## Written instruction A
Using the power analysis article below, decide whether each statement agrees with it: (i) The 80% power convention was set by Jacob Cohen in 1988. (ii) A Type 2 error is when a test declares a fake winner. (iii) Power analysis is carried out after the test has finished. For each, answer yes or no and quote the deciding words.
## Written instruction B
Answer these questions from the power analysis article below:
(i) In the pricing page example, how much better does the new version convert?
(ii) In the fishing comparison, what does power correspond to?
(iii) At 80% power, what share of real winners slip through?
## Written instruction C
Write the next part of the power analysis article, picking up after its last sentence.

## Excerpt

Power analysis for A/B testing explained

Power analysis answers a simple question: do I have enough visitors to trust my A/B test results? It tells you how many visitors each version needs and how long to run the test. All before you start. Skip it and you’ll waste weeks on a test that was never going to give you a clear answer.

Most power analysis guides read like a statistics textbook. This one won’t. It’s a core part of A/B testing and solid testing methodology. What statistical power actually means, why skipping it costs you money, and how to do it in five minutes. No PhD required.

What is statistical power (and why should you care)?

Statistical power is the chance your test will catch a real winner when one exists.

Say you redesign your pricing page and the new version actually converts 15% better. Statistical power is the probability your A/B test will detect that improvement.

The standard is 80% power. That comes from Jacob Cohen, a statistician who set the convention back in 1988. At 80% power, your test has a 4-in-5 chance of catching a real difference. The flip side: 1 in 5 real winners will slip through. Your test will say “no clear winner” even though one version was genuinely better.

Think of it like fishing with a net. Power is how fine your mesh is. A test with high power has a tight net. It catches real improvements. A test with low power has holes in it. Real winners swim right through and you never know they were there.

Power connects directly to Type 1 and Type 2 errors in A/B testing. A Type 2 error is when your test misses a real winner. Power is your protection against that. Higher power means fewer missed wins.

Our take: 80% power means accepting that 1 in 5 real improvements will go undetected. Most marketing teams don’t realize they’re signing up for those odds. And honestly, most are running tests with far worse odds than that.

What happens when your test is underpowered

An underpowered test either misses real winners or, worse, declares fake ones.

## Dataset extract
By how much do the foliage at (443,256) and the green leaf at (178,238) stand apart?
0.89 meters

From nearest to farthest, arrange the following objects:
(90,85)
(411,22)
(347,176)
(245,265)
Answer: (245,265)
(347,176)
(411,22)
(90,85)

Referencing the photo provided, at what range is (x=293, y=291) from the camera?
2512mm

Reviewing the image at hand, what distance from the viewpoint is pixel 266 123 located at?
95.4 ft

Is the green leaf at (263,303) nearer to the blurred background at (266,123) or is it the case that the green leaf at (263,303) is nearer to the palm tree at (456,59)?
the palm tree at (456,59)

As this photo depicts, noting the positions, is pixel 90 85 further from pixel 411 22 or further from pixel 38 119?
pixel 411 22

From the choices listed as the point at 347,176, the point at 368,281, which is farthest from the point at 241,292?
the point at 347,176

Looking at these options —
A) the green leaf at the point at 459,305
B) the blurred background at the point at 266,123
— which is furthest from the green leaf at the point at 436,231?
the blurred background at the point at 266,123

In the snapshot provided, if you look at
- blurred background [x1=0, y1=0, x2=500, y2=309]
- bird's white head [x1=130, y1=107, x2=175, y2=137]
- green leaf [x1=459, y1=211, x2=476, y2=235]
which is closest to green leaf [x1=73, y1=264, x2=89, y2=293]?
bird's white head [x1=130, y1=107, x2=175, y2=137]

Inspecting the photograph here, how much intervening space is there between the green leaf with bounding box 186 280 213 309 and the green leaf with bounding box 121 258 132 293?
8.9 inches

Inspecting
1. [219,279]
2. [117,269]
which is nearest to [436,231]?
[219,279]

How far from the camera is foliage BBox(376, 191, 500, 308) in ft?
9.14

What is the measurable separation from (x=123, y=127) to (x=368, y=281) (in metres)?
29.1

## Exercise response A
(i) Yes: "That comes from Jacob Cohen, a statistician who set the convention back in 1988."
(ii) No: "A Type 2 error is when your test misses a real winner."
(iii) No: "All before you start."

## Exercise response B
(i) 15% better
(ii) How fine the net's mesh is
(iii) 1 in 5

## Exercise response C
This is where it gets expensive. An underpowered test (one without enough visitors) fails in two ways. Both cost you money.

Failure mode 1: you miss a real winner. You ran a test for three weeks. The results come back “inconclusive.” You shrug, move on, and never ship the change.

But the new version was actually better. You just didn’t have enough visitors to prove it. That’s weeks of work wasted, plus the revenue you keep losing by not shipping the better version.

Failure mode 2: you crown a fake winner. This one’s sneakier. Underpowered tests that do find “winners” tend to massively overestimate the effect. Researchers call this the Winner’s Curse.

A 2013 study in Nature Reviews Neuroscience found that underpowered studies inflated their detected effects by 2x to 4x. You think your new headline boosts conversions by 30%. In reality, the boost is 5%. Or zero.

Statisticians Andrew Gelman and John Carlin described two specific ways underpowered tests go wrong in a 2014 paper. Type S means getting the direction wrong, so your “winner” actually performs worse. Type M means getting the size wrong, so a tiny improvement looks huge. Both are far more common when power is low.

An analysis of 115 real A/B tests by Georgi Georgiev at Analytics-Toolkit found that most lacked adequate statistical power. The average observed lift was about 4%. That’s small.

Detecting a 4% lift needs a lot of visitors. Most teams don’t plan for that.

The four inputs to a power analysis calculator

You need four numbers: your current conversion rate, the smallest improvement worth catching, your false-positive tolerance, and your desired power level.

Power analysis is a recipe with four ingredients. Change any one and the output (how many visitors you need) changes too.

1. Your baseline conversion rate. What your page does right now. If 3 out of every 100 visitors buy, your baseline is 3%. Pull it from GA4 or whatever analytics tool you use. Our guide on measuring A/B testing conversion rates walks through it if you’re not sure.

2. The smallest improvement worth catching. This is called the minimum detectable effect (MDE). It’s the smallest lift that would actually matter to your business. If your conversion rate is 3%, a 10% relative lift means going from 3.0% to 3.3%. Is that worth four weeks of testing? Maybe. Maybe not. A smaller MDE means you need more visitors.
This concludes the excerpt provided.